Melihat pernikahan seorang teman yang diselenggarakan di ballroom hotel berbintang sekian, antara melongo dan mikir. Pertanyaan pertama, habis berapa? Kedua, pake WO nggak ya? Ternyata betapa ribetnya pernikahannya. Mulai dari persiapan yang harus dilakukan jauh - jauh hari, booking hotel, fitting baju, bla bla bla lamaaaaa sebelum pernikahan dilangsungkan. Dia bilang, mengalami susah tidur berbulan - bulan karena memikirkan acara pernikahannya ini. Astaga!!

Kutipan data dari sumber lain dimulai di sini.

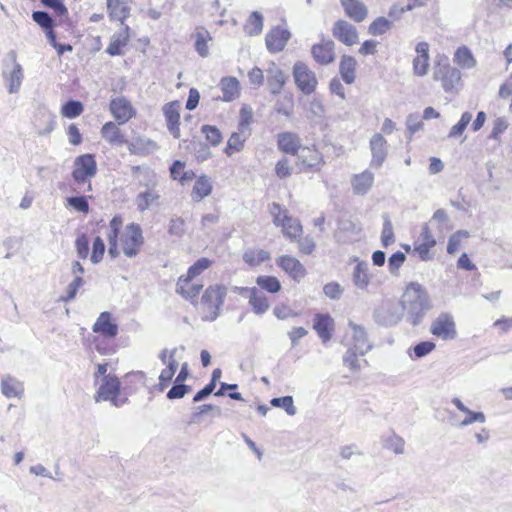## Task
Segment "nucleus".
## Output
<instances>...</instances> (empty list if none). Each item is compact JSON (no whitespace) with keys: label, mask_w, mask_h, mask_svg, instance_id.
Segmentation results:
<instances>
[{"label":"nucleus","mask_w":512,"mask_h":512,"mask_svg":"<svg viewBox=\"0 0 512 512\" xmlns=\"http://www.w3.org/2000/svg\"><path fill=\"white\" fill-rule=\"evenodd\" d=\"M248 299L253 312L257 315L266 313L270 308V304L266 296L256 287H252V291Z\"/></svg>","instance_id":"473e14b6"},{"label":"nucleus","mask_w":512,"mask_h":512,"mask_svg":"<svg viewBox=\"0 0 512 512\" xmlns=\"http://www.w3.org/2000/svg\"><path fill=\"white\" fill-rule=\"evenodd\" d=\"M84 281L81 276H76L73 281L67 286L66 295L61 296L60 300L69 302L76 297L78 289L83 285Z\"/></svg>","instance_id":"4d7b16f0"},{"label":"nucleus","mask_w":512,"mask_h":512,"mask_svg":"<svg viewBox=\"0 0 512 512\" xmlns=\"http://www.w3.org/2000/svg\"><path fill=\"white\" fill-rule=\"evenodd\" d=\"M374 182V174L370 170L355 175L352 179V187L355 194L365 195Z\"/></svg>","instance_id":"cd10ccee"},{"label":"nucleus","mask_w":512,"mask_h":512,"mask_svg":"<svg viewBox=\"0 0 512 512\" xmlns=\"http://www.w3.org/2000/svg\"><path fill=\"white\" fill-rule=\"evenodd\" d=\"M290 36V32L285 28L277 26L271 29L266 34L265 38L267 49L272 53H278L282 51L285 48Z\"/></svg>","instance_id":"ddd939ff"},{"label":"nucleus","mask_w":512,"mask_h":512,"mask_svg":"<svg viewBox=\"0 0 512 512\" xmlns=\"http://www.w3.org/2000/svg\"><path fill=\"white\" fill-rule=\"evenodd\" d=\"M32 19L44 30L53 28L54 21L50 14L46 11H34Z\"/></svg>","instance_id":"13d9d810"},{"label":"nucleus","mask_w":512,"mask_h":512,"mask_svg":"<svg viewBox=\"0 0 512 512\" xmlns=\"http://www.w3.org/2000/svg\"><path fill=\"white\" fill-rule=\"evenodd\" d=\"M210 34L208 31L204 30L201 32H197L195 49L201 57H207L209 54L208 40H210Z\"/></svg>","instance_id":"de8ad7c7"},{"label":"nucleus","mask_w":512,"mask_h":512,"mask_svg":"<svg viewBox=\"0 0 512 512\" xmlns=\"http://www.w3.org/2000/svg\"><path fill=\"white\" fill-rule=\"evenodd\" d=\"M227 295V288L224 285H211L203 293L201 298V308L203 310V319L214 321L220 315L221 307Z\"/></svg>","instance_id":"f03ea898"},{"label":"nucleus","mask_w":512,"mask_h":512,"mask_svg":"<svg viewBox=\"0 0 512 512\" xmlns=\"http://www.w3.org/2000/svg\"><path fill=\"white\" fill-rule=\"evenodd\" d=\"M222 100L229 102L239 97V81L235 77H224L220 81Z\"/></svg>","instance_id":"2f4dec72"},{"label":"nucleus","mask_w":512,"mask_h":512,"mask_svg":"<svg viewBox=\"0 0 512 512\" xmlns=\"http://www.w3.org/2000/svg\"><path fill=\"white\" fill-rule=\"evenodd\" d=\"M93 332L104 337L114 338L118 334V325L111 320V314L102 312L92 327Z\"/></svg>","instance_id":"aec40b11"},{"label":"nucleus","mask_w":512,"mask_h":512,"mask_svg":"<svg viewBox=\"0 0 512 512\" xmlns=\"http://www.w3.org/2000/svg\"><path fill=\"white\" fill-rule=\"evenodd\" d=\"M357 62L355 58L343 55L339 64V73L346 84H352L356 78Z\"/></svg>","instance_id":"c85d7f7f"},{"label":"nucleus","mask_w":512,"mask_h":512,"mask_svg":"<svg viewBox=\"0 0 512 512\" xmlns=\"http://www.w3.org/2000/svg\"><path fill=\"white\" fill-rule=\"evenodd\" d=\"M466 417L459 423V427H466L475 422L485 423L486 416L483 412H475L468 408V411H464Z\"/></svg>","instance_id":"bf43d9fd"},{"label":"nucleus","mask_w":512,"mask_h":512,"mask_svg":"<svg viewBox=\"0 0 512 512\" xmlns=\"http://www.w3.org/2000/svg\"><path fill=\"white\" fill-rule=\"evenodd\" d=\"M83 112V105L76 100H69L63 106L61 113L64 117L73 119L78 117Z\"/></svg>","instance_id":"a18cd8bd"},{"label":"nucleus","mask_w":512,"mask_h":512,"mask_svg":"<svg viewBox=\"0 0 512 512\" xmlns=\"http://www.w3.org/2000/svg\"><path fill=\"white\" fill-rule=\"evenodd\" d=\"M281 227L283 234L288 237L291 241L295 240L302 233V225L298 219L290 217L287 212L283 213V219L281 220Z\"/></svg>","instance_id":"7c9ffc66"},{"label":"nucleus","mask_w":512,"mask_h":512,"mask_svg":"<svg viewBox=\"0 0 512 512\" xmlns=\"http://www.w3.org/2000/svg\"><path fill=\"white\" fill-rule=\"evenodd\" d=\"M123 220L120 216H114L109 223V231L107 233L108 243H117L119 231L122 227Z\"/></svg>","instance_id":"6e6d98bb"},{"label":"nucleus","mask_w":512,"mask_h":512,"mask_svg":"<svg viewBox=\"0 0 512 512\" xmlns=\"http://www.w3.org/2000/svg\"><path fill=\"white\" fill-rule=\"evenodd\" d=\"M212 191L211 181L207 176L199 177L192 189L191 198L194 201H201L203 198L207 197Z\"/></svg>","instance_id":"e433bc0d"},{"label":"nucleus","mask_w":512,"mask_h":512,"mask_svg":"<svg viewBox=\"0 0 512 512\" xmlns=\"http://www.w3.org/2000/svg\"><path fill=\"white\" fill-rule=\"evenodd\" d=\"M392 27V22L385 17L376 18L368 28L369 34L378 36L386 33Z\"/></svg>","instance_id":"37998d69"},{"label":"nucleus","mask_w":512,"mask_h":512,"mask_svg":"<svg viewBox=\"0 0 512 512\" xmlns=\"http://www.w3.org/2000/svg\"><path fill=\"white\" fill-rule=\"evenodd\" d=\"M67 205L73 207L75 210L83 213H88L89 204L84 196H73L67 198Z\"/></svg>","instance_id":"69168bd1"},{"label":"nucleus","mask_w":512,"mask_h":512,"mask_svg":"<svg viewBox=\"0 0 512 512\" xmlns=\"http://www.w3.org/2000/svg\"><path fill=\"white\" fill-rule=\"evenodd\" d=\"M191 390L190 386L184 383H176L172 386V388L167 393L168 399H180L183 398L187 393Z\"/></svg>","instance_id":"338daca9"},{"label":"nucleus","mask_w":512,"mask_h":512,"mask_svg":"<svg viewBox=\"0 0 512 512\" xmlns=\"http://www.w3.org/2000/svg\"><path fill=\"white\" fill-rule=\"evenodd\" d=\"M107 9L110 18L120 21L121 26H123L124 20L128 17L130 11L124 0H107Z\"/></svg>","instance_id":"c756f323"},{"label":"nucleus","mask_w":512,"mask_h":512,"mask_svg":"<svg viewBox=\"0 0 512 512\" xmlns=\"http://www.w3.org/2000/svg\"><path fill=\"white\" fill-rule=\"evenodd\" d=\"M415 51L417 56L413 59V73L423 77L428 73L429 68V45L427 42H419Z\"/></svg>","instance_id":"f3484780"},{"label":"nucleus","mask_w":512,"mask_h":512,"mask_svg":"<svg viewBox=\"0 0 512 512\" xmlns=\"http://www.w3.org/2000/svg\"><path fill=\"white\" fill-rule=\"evenodd\" d=\"M110 112L119 124L128 122L135 115L131 103L124 97H117L111 101Z\"/></svg>","instance_id":"4468645a"},{"label":"nucleus","mask_w":512,"mask_h":512,"mask_svg":"<svg viewBox=\"0 0 512 512\" xmlns=\"http://www.w3.org/2000/svg\"><path fill=\"white\" fill-rule=\"evenodd\" d=\"M1 392L7 398H21L24 392L23 384L10 375L4 376L1 381Z\"/></svg>","instance_id":"a878e982"},{"label":"nucleus","mask_w":512,"mask_h":512,"mask_svg":"<svg viewBox=\"0 0 512 512\" xmlns=\"http://www.w3.org/2000/svg\"><path fill=\"white\" fill-rule=\"evenodd\" d=\"M277 263L294 280L299 281L305 276L304 266L292 256L283 255L277 260Z\"/></svg>","instance_id":"4be33fe9"},{"label":"nucleus","mask_w":512,"mask_h":512,"mask_svg":"<svg viewBox=\"0 0 512 512\" xmlns=\"http://www.w3.org/2000/svg\"><path fill=\"white\" fill-rule=\"evenodd\" d=\"M102 137L111 144L125 143L124 135L114 122H107L101 129Z\"/></svg>","instance_id":"4c0bfd02"},{"label":"nucleus","mask_w":512,"mask_h":512,"mask_svg":"<svg viewBox=\"0 0 512 512\" xmlns=\"http://www.w3.org/2000/svg\"><path fill=\"white\" fill-rule=\"evenodd\" d=\"M297 156L298 165L302 166L303 171L312 168H318L324 163L322 154L314 147H301Z\"/></svg>","instance_id":"2eb2a0df"},{"label":"nucleus","mask_w":512,"mask_h":512,"mask_svg":"<svg viewBox=\"0 0 512 512\" xmlns=\"http://www.w3.org/2000/svg\"><path fill=\"white\" fill-rule=\"evenodd\" d=\"M346 15L355 22H362L366 19L368 10L360 0H340Z\"/></svg>","instance_id":"5701e85b"},{"label":"nucleus","mask_w":512,"mask_h":512,"mask_svg":"<svg viewBox=\"0 0 512 512\" xmlns=\"http://www.w3.org/2000/svg\"><path fill=\"white\" fill-rule=\"evenodd\" d=\"M268 87L272 94H279L285 85L286 76L279 66L271 62L266 69Z\"/></svg>","instance_id":"6ab92c4d"},{"label":"nucleus","mask_w":512,"mask_h":512,"mask_svg":"<svg viewBox=\"0 0 512 512\" xmlns=\"http://www.w3.org/2000/svg\"><path fill=\"white\" fill-rule=\"evenodd\" d=\"M333 319L328 314H316L313 320V328L316 330L318 336L323 342H327L331 339Z\"/></svg>","instance_id":"393cba45"},{"label":"nucleus","mask_w":512,"mask_h":512,"mask_svg":"<svg viewBox=\"0 0 512 512\" xmlns=\"http://www.w3.org/2000/svg\"><path fill=\"white\" fill-rule=\"evenodd\" d=\"M433 79L440 81L445 92L457 91L461 86V72L449 63L438 62L434 68Z\"/></svg>","instance_id":"20e7f679"},{"label":"nucleus","mask_w":512,"mask_h":512,"mask_svg":"<svg viewBox=\"0 0 512 512\" xmlns=\"http://www.w3.org/2000/svg\"><path fill=\"white\" fill-rule=\"evenodd\" d=\"M105 252V244L101 237L97 236L93 242V250L91 254V262L93 264L99 263Z\"/></svg>","instance_id":"0e129e2a"},{"label":"nucleus","mask_w":512,"mask_h":512,"mask_svg":"<svg viewBox=\"0 0 512 512\" xmlns=\"http://www.w3.org/2000/svg\"><path fill=\"white\" fill-rule=\"evenodd\" d=\"M381 241L384 247H388L395 241L393 226L387 215L384 216L383 229L381 233Z\"/></svg>","instance_id":"5fc2aeb1"},{"label":"nucleus","mask_w":512,"mask_h":512,"mask_svg":"<svg viewBox=\"0 0 512 512\" xmlns=\"http://www.w3.org/2000/svg\"><path fill=\"white\" fill-rule=\"evenodd\" d=\"M160 198V194L155 189L149 188L141 193H139L135 198V203L139 212L143 213L144 211L151 208V206Z\"/></svg>","instance_id":"f704fd0d"},{"label":"nucleus","mask_w":512,"mask_h":512,"mask_svg":"<svg viewBox=\"0 0 512 512\" xmlns=\"http://www.w3.org/2000/svg\"><path fill=\"white\" fill-rule=\"evenodd\" d=\"M191 281L179 278L176 284V292L186 299H194L203 288L202 284H191Z\"/></svg>","instance_id":"c9c22d12"},{"label":"nucleus","mask_w":512,"mask_h":512,"mask_svg":"<svg viewBox=\"0 0 512 512\" xmlns=\"http://www.w3.org/2000/svg\"><path fill=\"white\" fill-rule=\"evenodd\" d=\"M352 279L357 288L366 289L370 283L369 264L365 261L359 262L354 267Z\"/></svg>","instance_id":"72a5a7b5"},{"label":"nucleus","mask_w":512,"mask_h":512,"mask_svg":"<svg viewBox=\"0 0 512 512\" xmlns=\"http://www.w3.org/2000/svg\"><path fill=\"white\" fill-rule=\"evenodd\" d=\"M454 62L464 69H471L476 66V60L471 50L466 46H462L456 50Z\"/></svg>","instance_id":"58836bf2"},{"label":"nucleus","mask_w":512,"mask_h":512,"mask_svg":"<svg viewBox=\"0 0 512 512\" xmlns=\"http://www.w3.org/2000/svg\"><path fill=\"white\" fill-rule=\"evenodd\" d=\"M333 36L347 46H353L358 42V31L354 25L346 20H337L332 28Z\"/></svg>","instance_id":"9b49d317"},{"label":"nucleus","mask_w":512,"mask_h":512,"mask_svg":"<svg viewBox=\"0 0 512 512\" xmlns=\"http://www.w3.org/2000/svg\"><path fill=\"white\" fill-rule=\"evenodd\" d=\"M243 133L244 132H241L239 130L238 132L232 133L227 142V147L225 149V152L228 155H231L233 152H239L240 150H242L244 142L246 140V136L243 135Z\"/></svg>","instance_id":"c03bdc74"},{"label":"nucleus","mask_w":512,"mask_h":512,"mask_svg":"<svg viewBox=\"0 0 512 512\" xmlns=\"http://www.w3.org/2000/svg\"><path fill=\"white\" fill-rule=\"evenodd\" d=\"M343 232H351L352 234L357 235L360 232V228L357 227L352 221H349V220L342 221L340 223L339 230L336 233L335 237L337 238V240L339 242L345 243V242L350 241L352 239L351 238L343 237L342 236Z\"/></svg>","instance_id":"864d4df0"},{"label":"nucleus","mask_w":512,"mask_h":512,"mask_svg":"<svg viewBox=\"0 0 512 512\" xmlns=\"http://www.w3.org/2000/svg\"><path fill=\"white\" fill-rule=\"evenodd\" d=\"M471 120L472 114L469 112H464L459 122L451 128L448 136L450 138H457L461 136L462 133L465 131L466 127L468 126V124L471 122Z\"/></svg>","instance_id":"8fccbe9b"},{"label":"nucleus","mask_w":512,"mask_h":512,"mask_svg":"<svg viewBox=\"0 0 512 512\" xmlns=\"http://www.w3.org/2000/svg\"><path fill=\"white\" fill-rule=\"evenodd\" d=\"M405 259V254L400 251L392 254L388 259L389 272L391 274H397L398 269L403 265Z\"/></svg>","instance_id":"774afa93"},{"label":"nucleus","mask_w":512,"mask_h":512,"mask_svg":"<svg viewBox=\"0 0 512 512\" xmlns=\"http://www.w3.org/2000/svg\"><path fill=\"white\" fill-rule=\"evenodd\" d=\"M436 245V240L432 235L428 224H424L418 239L414 242V253H417L422 261H428L432 258L431 248Z\"/></svg>","instance_id":"9d476101"},{"label":"nucleus","mask_w":512,"mask_h":512,"mask_svg":"<svg viewBox=\"0 0 512 512\" xmlns=\"http://www.w3.org/2000/svg\"><path fill=\"white\" fill-rule=\"evenodd\" d=\"M357 353L354 348H350L346 351L343 356V363L346 365L351 371L356 372L360 370V364L357 358Z\"/></svg>","instance_id":"e2e57ef3"},{"label":"nucleus","mask_w":512,"mask_h":512,"mask_svg":"<svg viewBox=\"0 0 512 512\" xmlns=\"http://www.w3.org/2000/svg\"><path fill=\"white\" fill-rule=\"evenodd\" d=\"M401 304L406 312L407 321L414 326L420 323L430 308L426 290L416 282L407 285L402 295Z\"/></svg>","instance_id":"f257e3e1"},{"label":"nucleus","mask_w":512,"mask_h":512,"mask_svg":"<svg viewBox=\"0 0 512 512\" xmlns=\"http://www.w3.org/2000/svg\"><path fill=\"white\" fill-rule=\"evenodd\" d=\"M468 237H469V232L466 230H459V231L455 232L454 234H452L448 240L447 253L455 254L459 249L462 239L468 238Z\"/></svg>","instance_id":"603ef678"},{"label":"nucleus","mask_w":512,"mask_h":512,"mask_svg":"<svg viewBox=\"0 0 512 512\" xmlns=\"http://www.w3.org/2000/svg\"><path fill=\"white\" fill-rule=\"evenodd\" d=\"M406 126L409 132V140L411 136L423 128V121L418 114H410L406 119Z\"/></svg>","instance_id":"680f3d73"},{"label":"nucleus","mask_w":512,"mask_h":512,"mask_svg":"<svg viewBox=\"0 0 512 512\" xmlns=\"http://www.w3.org/2000/svg\"><path fill=\"white\" fill-rule=\"evenodd\" d=\"M256 283L262 289H264L270 293H276L281 289V284H280L279 280L273 276H259L256 279Z\"/></svg>","instance_id":"49530a36"},{"label":"nucleus","mask_w":512,"mask_h":512,"mask_svg":"<svg viewBox=\"0 0 512 512\" xmlns=\"http://www.w3.org/2000/svg\"><path fill=\"white\" fill-rule=\"evenodd\" d=\"M123 253L129 258L135 257L144 244L143 232L139 224L126 225L120 237Z\"/></svg>","instance_id":"7ed1b4c3"},{"label":"nucleus","mask_w":512,"mask_h":512,"mask_svg":"<svg viewBox=\"0 0 512 512\" xmlns=\"http://www.w3.org/2000/svg\"><path fill=\"white\" fill-rule=\"evenodd\" d=\"M369 145L372 155L370 166L378 169L387 157L388 143L382 134L376 133L371 137Z\"/></svg>","instance_id":"f8f14e48"},{"label":"nucleus","mask_w":512,"mask_h":512,"mask_svg":"<svg viewBox=\"0 0 512 512\" xmlns=\"http://www.w3.org/2000/svg\"><path fill=\"white\" fill-rule=\"evenodd\" d=\"M129 30L127 25L121 26L120 30L115 33L106 49V52L111 56L122 54V48L127 45L129 41Z\"/></svg>","instance_id":"b1692460"},{"label":"nucleus","mask_w":512,"mask_h":512,"mask_svg":"<svg viewBox=\"0 0 512 512\" xmlns=\"http://www.w3.org/2000/svg\"><path fill=\"white\" fill-rule=\"evenodd\" d=\"M293 77L297 88L304 94L310 95L315 92L318 79L315 72L302 61H297L293 65Z\"/></svg>","instance_id":"39448f33"},{"label":"nucleus","mask_w":512,"mask_h":512,"mask_svg":"<svg viewBox=\"0 0 512 512\" xmlns=\"http://www.w3.org/2000/svg\"><path fill=\"white\" fill-rule=\"evenodd\" d=\"M349 326L353 331L354 349L360 355H365L371 349V345L368 342L364 328L353 322H350Z\"/></svg>","instance_id":"bb28decb"},{"label":"nucleus","mask_w":512,"mask_h":512,"mask_svg":"<svg viewBox=\"0 0 512 512\" xmlns=\"http://www.w3.org/2000/svg\"><path fill=\"white\" fill-rule=\"evenodd\" d=\"M311 55L320 65H329L336 59L335 43L331 39H322L311 47Z\"/></svg>","instance_id":"1a4fd4ad"},{"label":"nucleus","mask_w":512,"mask_h":512,"mask_svg":"<svg viewBox=\"0 0 512 512\" xmlns=\"http://www.w3.org/2000/svg\"><path fill=\"white\" fill-rule=\"evenodd\" d=\"M246 33L250 36L259 35L263 30V16L260 12L254 11L250 15L244 27Z\"/></svg>","instance_id":"a19ab883"},{"label":"nucleus","mask_w":512,"mask_h":512,"mask_svg":"<svg viewBox=\"0 0 512 512\" xmlns=\"http://www.w3.org/2000/svg\"><path fill=\"white\" fill-rule=\"evenodd\" d=\"M270 403L274 407L283 408L287 412V414L290 416L295 415L297 412V409L294 406V401H293L292 396L273 398Z\"/></svg>","instance_id":"09e8293b"},{"label":"nucleus","mask_w":512,"mask_h":512,"mask_svg":"<svg viewBox=\"0 0 512 512\" xmlns=\"http://www.w3.org/2000/svg\"><path fill=\"white\" fill-rule=\"evenodd\" d=\"M211 263L212 262L210 259L202 257L189 267L186 275H181L179 278L193 280L196 276L200 275L203 271L208 269Z\"/></svg>","instance_id":"79ce46f5"},{"label":"nucleus","mask_w":512,"mask_h":512,"mask_svg":"<svg viewBox=\"0 0 512 512\" xmlns=\"http://www.w3.org/2000/svg\"><path fill=\"white\" fill-rule=\"evenodd\" d=\"M244 261L250 266H257L270 259V254L263 249H249L243 254Z\"/></svg>","instance_id":"ea45409f"},{"label":"nucleus","mask_w":512,"mask_h":512,"mask_svg":"<svg viewBox=\"0 0 512 512\" xmlns=\"http://www.w3.org/2000/svg\"><path fill=\"white\" fill-rule=\"evenodd\" d=\"M278 148L287 154L297 155L301 149V140L297 134L292 132H283L277 136Z\"/></svg>","instance_id":"412c9836"},{"label":"nucleus","mask_w":512,"mask_h":512,"mask_svg":"<svg viewBox=\"0 0 512 512\" xmlns=\"http://www.w3.org/2000/svg\"><path fill=\"white\" fill-rule=\"evenodd\" d=\"M293 98L291 95H285L283 98L277 100L275 110L278 114L289 117L293 111Z\"/></svg>","instance_id":"3c124183"},{"label":"nucleus","mask_w":512,"mask_h":512,"mask_svg":"<svg viewBox=\"0 0 512 512\" xmlns=\"http://www.w3.org/2000/svg\"><path fill=\"white\" fill-rule=\"evenodd\" d=\"M430 332L442 340L454 339L457 332L453 317L448 313H441L432 322Z\"/></svg>","instance_id":"6e6552de"},{"label":"nucleus","mask_w":512,"mask_h":512,"mask_svg":"<svg viewBox=\"0 0 512 512\" xmlns=\"http://www.w3.org/2000/svg\"><path fill=\"white\" fill-rule=\"evenodd\" d=\"M163 113L166 119L167 128L174 138H180V104L177 101L167 103L163 106Z\"/></svg>","instance_id":"dca6fc26"},{"label":"nucleus","mask_w":512,"mask_h":512,"mask_svg":"<svg viewBox=\"0 0 512 512\" xmlns=\"http://www.w3.org/2000/svg\"><path fill=\"white\" fill-rule=\"evenodd\" d=\"M201 130L202 133L205 134L207 141H209L213 146H217L221 143V133L215 126L203 125Z\"/></svg>","instance_id":"052dcab7"},{"label":"nucleus","mask_w":512,"mask_h":512,"mask_svg":"<svg viewBox=\"0 0 512 512\" xmlns=\"http://www.w3.org/2000/svg\"><path fill=\"white\" fill-rule=\"evenodd\" d=\"M120 382L115 375L108 374L102 379V383L94 396L95 402L111 401L116 407L121 406L126 400H119Z\"/></svg>","instance_id":"423d86ee"},{"label":"nucleus","mask_w":512,"mask_h":512,"mask_svg":"<svg viewBox=\"0 0 512 512\" xmlns=\"http://www.w3.org/2000/svg\"><path fill=\"white\" fill-rule=\"evenodd\" d=\"M7 57L13 64V69L9 72V74L5 75L8 83V91L9 93H17L23 80L22 66L17 63V54L15 51H10Z\"/></svg>","instance_id":"a211bd4d"},{"label":"nucleus","mask_w":512,"mask_h":512,"mask_svg":"<svg viewBox=\"0 0 512 512\" xmlns=\"http://www.w3.org/2000/svg\"><path fill=\"white\" fill-rule=\"evenodd\" d=\"M97 173V164L92 154L78 156L74 160L72 178L77 184H84Z\"/></svg>","instance_id":"0eeeda50"}]
</instances>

Dan teman saya dari Eropa yang iseng saya ajak ke acara nikahan, langsung melongo juga. Kalimat pertama yang terucap "betapa mahal menikah di Indonesia". Saya langsung tertawa. Yah, resepsi semacam itu normal disini. Tapi bagi dia, itu termasuk pesta pernikahan yang "wah". Kemudian dia bercerita kalau pernikahan di luar negeri lebih simpel. Saya berpikir, ini baru saya ajak ke resepsi yang cuma standing party. Gimana kalau saya ajak ke pernikahan yang membutuhkan prosesi adat dan lain sebagainya? Dia bisa lebih melongo lagi.

Sementara saya ingat sekitar 4 tahun yang lalu, saya menghadiri sebuah pernikahan yang sangat sederhana. Kenapa saya bilang sederhana? Karena diadakan di sebuah kamar kos! Wow,,, baru sekali itu saya melihat pernikahan di kos. Ceritanya, si ibunya ini memang tinggal di kos karena pekerjaannya. Dan dia berniat untuk menikah kedua kali setelah bertahun - tahun menjanda. Karena si calonnya ini dari daerah yang sama, maka mereka sepakat untuk melangsungkan pernikahan di kos tersebut. Yang diundang? Tentu saja bisa dihitung. Penghulu, si mempelai, keluarga keduanya, yang punya kos dan anak kos. Sebenarnya anak kos lebih berfungsi sebagai penerima tamu. Persiapannya? Tentu saja kurang dari 1 bulan. Dan tidak perlu ibu ini seperti teman saya yang susah tidur berbulan - bulan.

Yah, begitulah ragam pernikahan. Banyak sekali perbedaan. Tapi, yang penting kan apa esensi dari pernikahan itu sendiri.